Notre manque de foi nous fait réagir alors comme les disciples de Jésus : « Maître, nous sommes perdus ; cela ne te fait rien ? » ou de manière plus usuelle : « Que fait Dieu, ne voit-il pas que nous sommes en difficulté ? » Ou encore, « si Dieu existait, il ne laisserait pas le malheur nous accabler ! » Autant d’accusations injustes qui surgissent de notre cœur et qui mettent en cause celui qui est l’auteur de la vie, le bonheur de toute l’humanité en chacun de nous. Mais peut-être que ces tempêtes, inhérentes à toute existence humaine, - et même Jésus n’en fut pas épargné ! -, nous révèlent nos ambivalences, nos fourberies, nos inconsistances… Ces tempêtes révèlent comment nous avons mis de côté Jésus lorsque tout allait bien dans notre vie, nous l’avons laissé endormi, nous l’avons rangé dans un coin de nos superstitions sur un beau coussin à l’arrière de notre mémoire ? En définitive, c’est nous qui l’avons abandonné. C’est alors que nous pouvons avoir l’impression que Dieu est absent, que Jésus se tait… Ou que Jésus dort et reste silencieux, qu’il est endormi… Alors, comme des désespérés nous crions : « Maître, nous sommes perdus… » !

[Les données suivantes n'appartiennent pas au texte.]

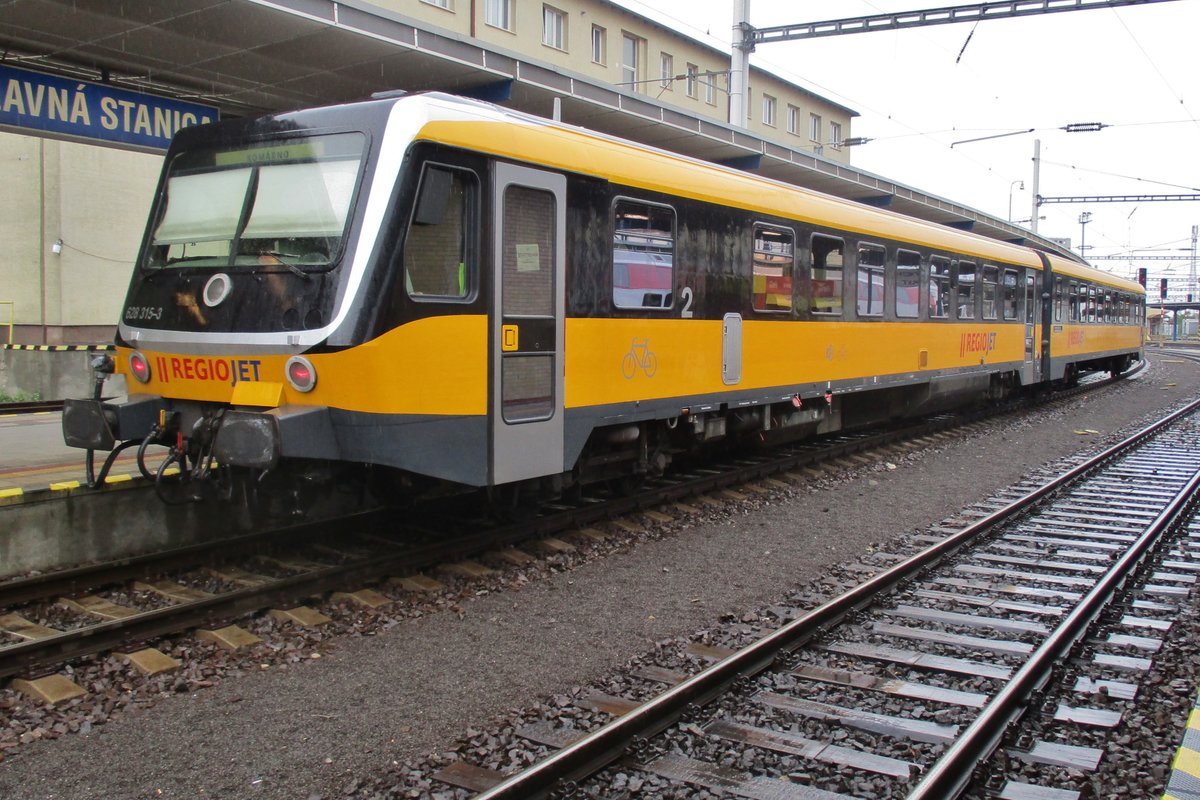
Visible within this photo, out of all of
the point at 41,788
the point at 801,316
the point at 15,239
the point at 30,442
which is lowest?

Jésus sort de son sommeil. Réveillé, il menaça le vent et dit à la mer : « Silence, tais-toi ! » La tempête se tait subitement. Et il nous rappelle ce qu’il a dit avant de monter dans la barque avec ses disciples : « Passons sur l’autre rive ! ». Peut-être avons-nous oublié que nous sommes autant contemporains de Jésus que le furent ses disciples, et qu’il marche à nos côtés chaque jour ? Et Jésus nous redit : « Pourquoi êtes-vous si craintifs ? N’avez-vous pas encore la foi ? ». L’aventure de notre vie, personnelle ou collective, ne serait-elle pas ce nécessaire et périlleux passage d’une rive à l’autre ? « Passer sur l’autre rive » c’est déjà « le monde ancien s’en est allé, un monde nouveau est déjà né » ?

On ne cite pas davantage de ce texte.